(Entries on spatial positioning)

• • • •

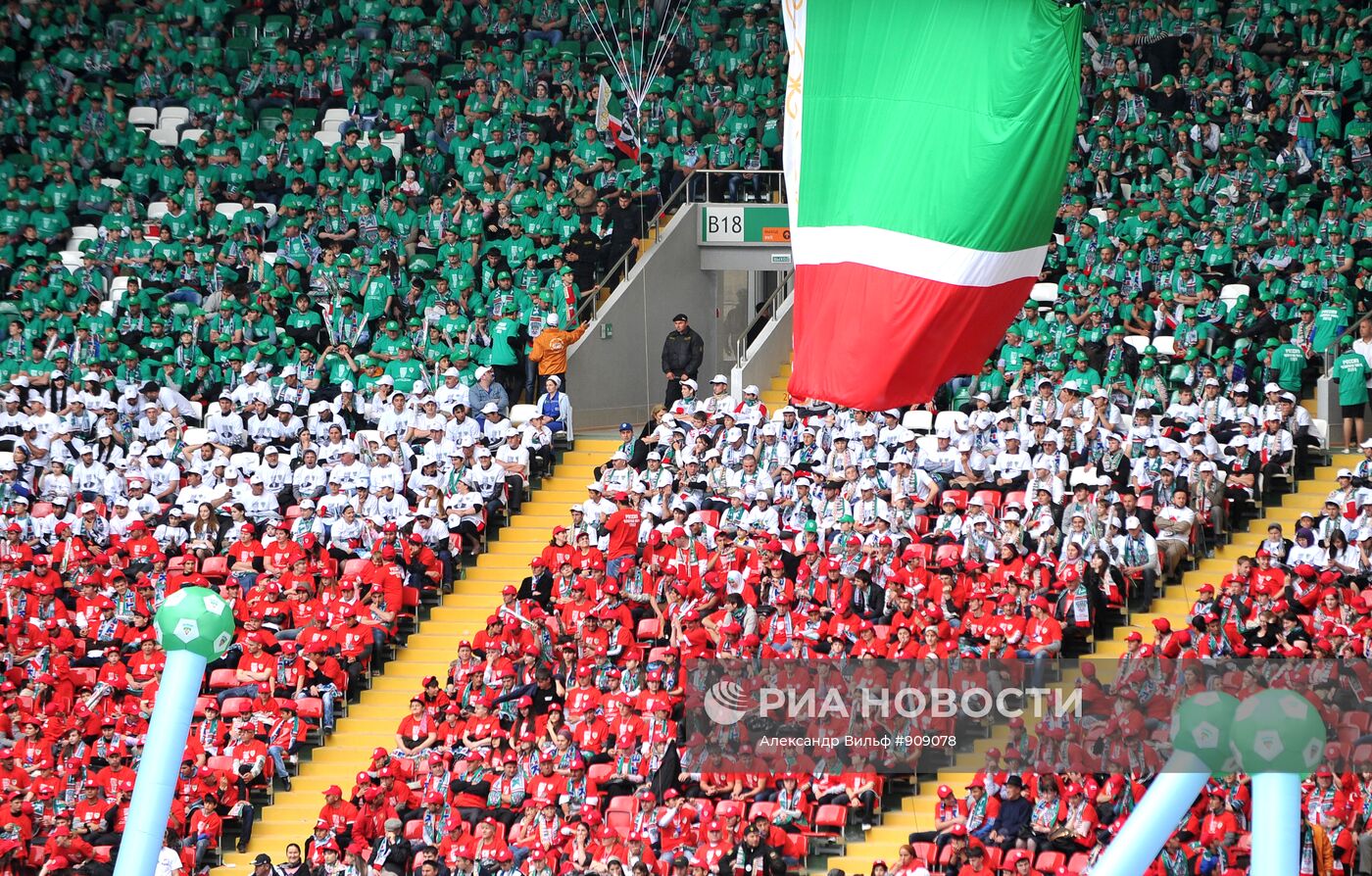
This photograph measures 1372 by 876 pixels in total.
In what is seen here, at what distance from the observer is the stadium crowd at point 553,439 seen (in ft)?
53.2

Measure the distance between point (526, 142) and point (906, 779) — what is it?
40.9 ft

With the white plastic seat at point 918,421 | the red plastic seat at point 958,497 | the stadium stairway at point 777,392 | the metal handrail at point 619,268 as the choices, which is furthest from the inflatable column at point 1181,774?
the metal handrail at point 619,268

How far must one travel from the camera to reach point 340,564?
19766 mm

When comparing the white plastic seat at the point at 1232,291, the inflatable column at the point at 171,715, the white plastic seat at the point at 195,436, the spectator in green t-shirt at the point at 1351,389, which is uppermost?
the white plastic seat at the point at 1232,291

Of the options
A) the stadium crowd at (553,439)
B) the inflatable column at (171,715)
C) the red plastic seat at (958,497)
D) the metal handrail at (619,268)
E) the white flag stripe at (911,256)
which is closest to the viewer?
the inflatable column at (171,715)

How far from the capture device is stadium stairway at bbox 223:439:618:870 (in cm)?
1778

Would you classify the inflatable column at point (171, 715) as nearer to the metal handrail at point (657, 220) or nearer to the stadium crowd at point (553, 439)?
the stadium crowd at point (553, 439)

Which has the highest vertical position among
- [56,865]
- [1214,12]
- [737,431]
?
[1214,12]

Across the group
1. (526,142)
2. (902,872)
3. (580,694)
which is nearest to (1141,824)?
(902,872)

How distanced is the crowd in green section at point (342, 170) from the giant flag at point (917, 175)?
46.9 feet

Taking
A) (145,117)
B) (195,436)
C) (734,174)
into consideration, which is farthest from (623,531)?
(145,117)

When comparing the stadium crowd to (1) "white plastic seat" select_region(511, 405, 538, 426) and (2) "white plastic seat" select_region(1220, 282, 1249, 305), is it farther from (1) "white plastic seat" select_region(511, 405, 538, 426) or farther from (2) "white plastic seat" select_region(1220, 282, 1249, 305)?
(2) "white plastic seat" select_region(1220, 282, 1249, 305)

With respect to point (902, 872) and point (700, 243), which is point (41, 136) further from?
point (902, 872)

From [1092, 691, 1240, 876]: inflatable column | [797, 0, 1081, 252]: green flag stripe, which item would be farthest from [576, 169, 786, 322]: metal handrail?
[1092, 691, 1240, 876]: inflatable column
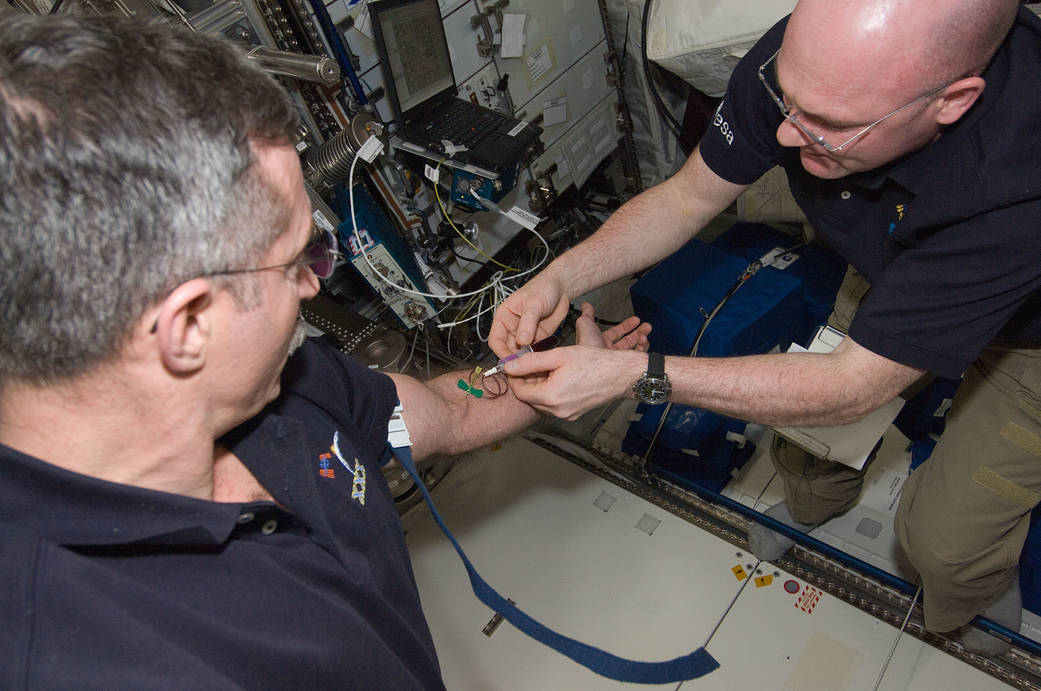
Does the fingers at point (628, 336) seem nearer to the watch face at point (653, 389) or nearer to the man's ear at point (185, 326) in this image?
the watch face at point (653, 389)

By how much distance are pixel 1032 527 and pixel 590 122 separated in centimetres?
273

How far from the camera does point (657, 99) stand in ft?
10.9

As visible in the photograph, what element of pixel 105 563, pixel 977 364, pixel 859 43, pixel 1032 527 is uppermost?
pixel 859 43

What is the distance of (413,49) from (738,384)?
1856mm

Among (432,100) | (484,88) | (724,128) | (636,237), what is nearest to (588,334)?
(636,237)

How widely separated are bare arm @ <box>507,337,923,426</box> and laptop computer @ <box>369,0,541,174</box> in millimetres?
1227

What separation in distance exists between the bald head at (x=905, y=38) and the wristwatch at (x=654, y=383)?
0.71m

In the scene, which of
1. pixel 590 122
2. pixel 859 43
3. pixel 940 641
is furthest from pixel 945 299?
pixel 590 122

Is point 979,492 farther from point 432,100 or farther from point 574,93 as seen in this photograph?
point 574,93

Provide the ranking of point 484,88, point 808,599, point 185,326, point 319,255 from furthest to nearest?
point 484,88
point 808,599
point 319,255
point 185,326

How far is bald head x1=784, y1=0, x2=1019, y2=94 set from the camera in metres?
1.05

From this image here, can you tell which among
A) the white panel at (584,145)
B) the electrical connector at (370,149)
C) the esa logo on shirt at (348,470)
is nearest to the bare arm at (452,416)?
the esa logo on shirt at (348,470)

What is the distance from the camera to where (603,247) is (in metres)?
1.83

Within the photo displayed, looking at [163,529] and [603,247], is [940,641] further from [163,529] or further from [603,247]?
[163,529]
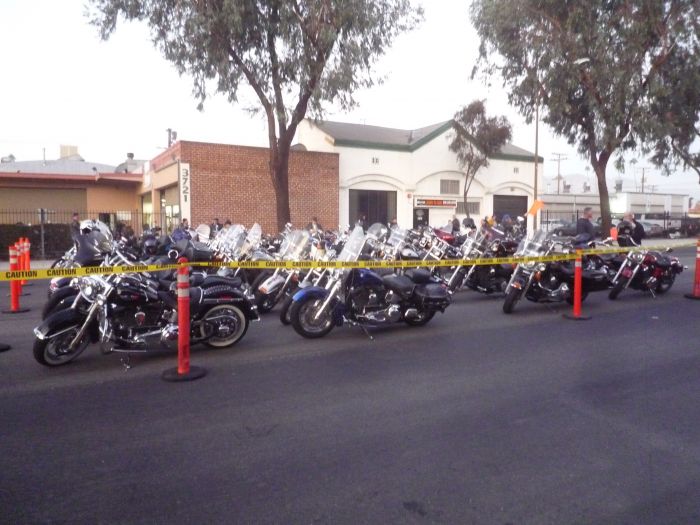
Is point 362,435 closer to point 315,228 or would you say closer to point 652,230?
point 315,228

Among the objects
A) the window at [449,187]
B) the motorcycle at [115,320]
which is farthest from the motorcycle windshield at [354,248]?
the window at [449,187]

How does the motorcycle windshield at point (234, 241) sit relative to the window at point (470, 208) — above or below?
below

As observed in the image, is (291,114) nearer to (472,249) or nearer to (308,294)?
(472,249)

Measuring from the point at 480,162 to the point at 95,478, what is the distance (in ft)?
96.6

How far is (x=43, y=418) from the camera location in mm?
4676

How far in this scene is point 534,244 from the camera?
31.6 ft

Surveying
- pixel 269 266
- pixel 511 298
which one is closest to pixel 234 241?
pixel 269 266

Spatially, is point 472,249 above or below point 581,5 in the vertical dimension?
below

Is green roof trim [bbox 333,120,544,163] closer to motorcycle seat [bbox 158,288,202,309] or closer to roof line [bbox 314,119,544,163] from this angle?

• • • •

[GIVEN INSTRUCTION]
Your task is to copy the entries in full and exactly, without any images.

[SOLVED PROBLEM]
This photograph measures 1372 by 876 pixels in total.
In what is seen here, at what distance from the observer is the stadium crowd at point 553,439 seen (in ft)?
53.2

Measure the distance between point (526, 142) and point (906, 779) — what is it?
40.9 ft

With the white plastic seat at point 918,421 | the red plastic seat at point 958,497 | the stadium stairway at point 777,392 | the metal handrail at point 619,268 as the choices, which is furthest from the inflatable column at point 1181,774?
the metal handrail at point 619,268

How far must one travel from the camera to reach point 340,564?
19766 mm

When comparing the white plastic seat at the point at 1232,291, the inflatable column at the point at 171,715, the white plastic seat at the point at 195,436, the spectator in green t-shirt at the point at 1351,389, which is uppermost?
the white plastic seat at the point at 1232,291

Of the options
A) the stadium crowd at (553,439)
B) the inflatable column at (171,715)
C) the red plastic seat at (958,497)
D) the metal handrail at (619,268)
E) the white flag stripe at (911,256)
which is closest to the viewer?
the inflatable column at (171,715)

How far from the capture device is stadium stairway at bbox 223:439:618:870 (in cm)?
1778

Would you classify the inflatable column at point (171, 715) as nearer to the metal handrail at point (657, 220) or nearer to the stadium crowd at point (553, 439)?
the stadium crowd at point (553, 439)

Which has the highest vertical position among
- [56,865]
- [1214,12]
- [737,431]
?
[1214,12]

Across the group
1. (526,142)
2. (902,872)
3. (580,694)
which is nearest to (1141,824)?
(902,872)

How distanced is the crowd in green section at point (342, 170) from the giant flag at point (917, 175)?
46.9 feet

Taking
A) (145,117)
B) (195,436)
C) (734,174)
into consideration, which is farthest from (623,531)?
(145,117)

When comparing the stadium crowd to (1) "white plastic seat" select_region(511, 405, 538, 426) and (2) "white plastic seat" select_region(1220, 282, 1249, 305), is it farther from (1) "white plastic seat" select_region(511, 405, 538, 426) or farther from (2) "white plastic seat" select_region(1220, 282, 1249, 305)?
(2) "white plastic seat" select_region(1220, 282, 1249, 305)

With respect to point (902, 872) and point (700, 243), which is point (41, 136) further from?
point (902, 872)

From [1092, 691, 1240, 876]: inflatable column | [797, 0, 1081, 252]: green flag stripe, which item would be farthest from [576, 169, 786, 322]: metal handrail?
[1092, 691, 1240, 876]: inflatable column
Does the fingers at point (628, 336) seem nearer to the watch face at point (653, 389) or nearer to the man's ear at point (185, 326) in this image?
the watch face at point (653, 389)

By how much distance are pixel 1032 527 and pixel 590 122 separated in centimetres?
273

How far from the camera does point (657, 99) stand in ft?
10.9

As visible in the photograph, what element of pixel 105 563, pixel 977 364, pixel 859 43, pixel 1032 527 is uppermost?
pixel 859 43

What is the distance of (413,49) from (738,384)?
1856mm

Among (432,100) | (484,88) | (724,128) | (636,237), what is nearest to (588,334)?
(636,237)

How widely separated are bare arm @ <box>507,337,923,426</box> and laptop computer @ <box>369,0,541,174</box> in millimetres?
1227

What separation in distance exists between the bald head at (x=905, y=38) and the wristwatch at (x=654, y=383)?
0.71m

In the scene, which of
1. pixel 590 122
2. pixel 859 43
3. pixel 940 641
is furthest from pixel 945 299?
pixel 590 122

Is point 979,492 farther from point 432,100 or farther from point 574,93 as seen in this photograph?
point 574,93

Provide the ranking of point 484,88, point 808,599, point 185,326, point 319,255 from furthest to nearest?
point 484,88
point 808,599
point 319,255
point 185,326

How far is bald head x1=784, y1=0, x2=1019, y2=94 set from the camera in metres?
1.05

From this image here, can you tell which among
A) the white panel at (584,145)
B) the electrical connector at (370,149)
C) the esa logo on shirt at (348,470)
is nearest to the bare arm at (452,416)?
the esa logo on shirt at (348,470)

What is the distance from the camera to where (603,247) is (in metres)?
1.83

Within the photo displayed, looking at [163,529] and [603,247], is [940,641] further from [163,529] or further from [603,247]?
[163,529]
Is point 362,435 closer to point 315,228 or would you say closer to point 652,230?
point 315,228

Among the objects
A) the window at [449,187]
B) the motorcycle at [115,320]
which is farthest from the motorcycle windshield at [354,248]?
the window at [449,187]

How does the motorcycle windshield at point (234, 241) sit relative to the window at point (470, 208) — above or below?
below

As observed in the image, is (291,114) nearer to (472,249) or nearer to (308,294)?
(472,249)

Measuring from the point at 480,162 to the point at 95,478, what is the distance (in ft)?
96.6

How far is (x=43, y=418) from the camera location in mm?
4676

How far in this scene is point 534,244 from the camera?
31.6 ft

Surveying
- pixel 269 266
- pixel 511 298
which one is closest to pixel 234 241?
pixel 269 266

Spatially, is point 472,249 above or below point 581,5 in the vertical dimension?
below

Is green roof trim [bbox 333,120,544,163] closer to motorcycle seat [bbox 158,288,202,309] or closer to roof line [bbox 314,119,544,163] from this angle?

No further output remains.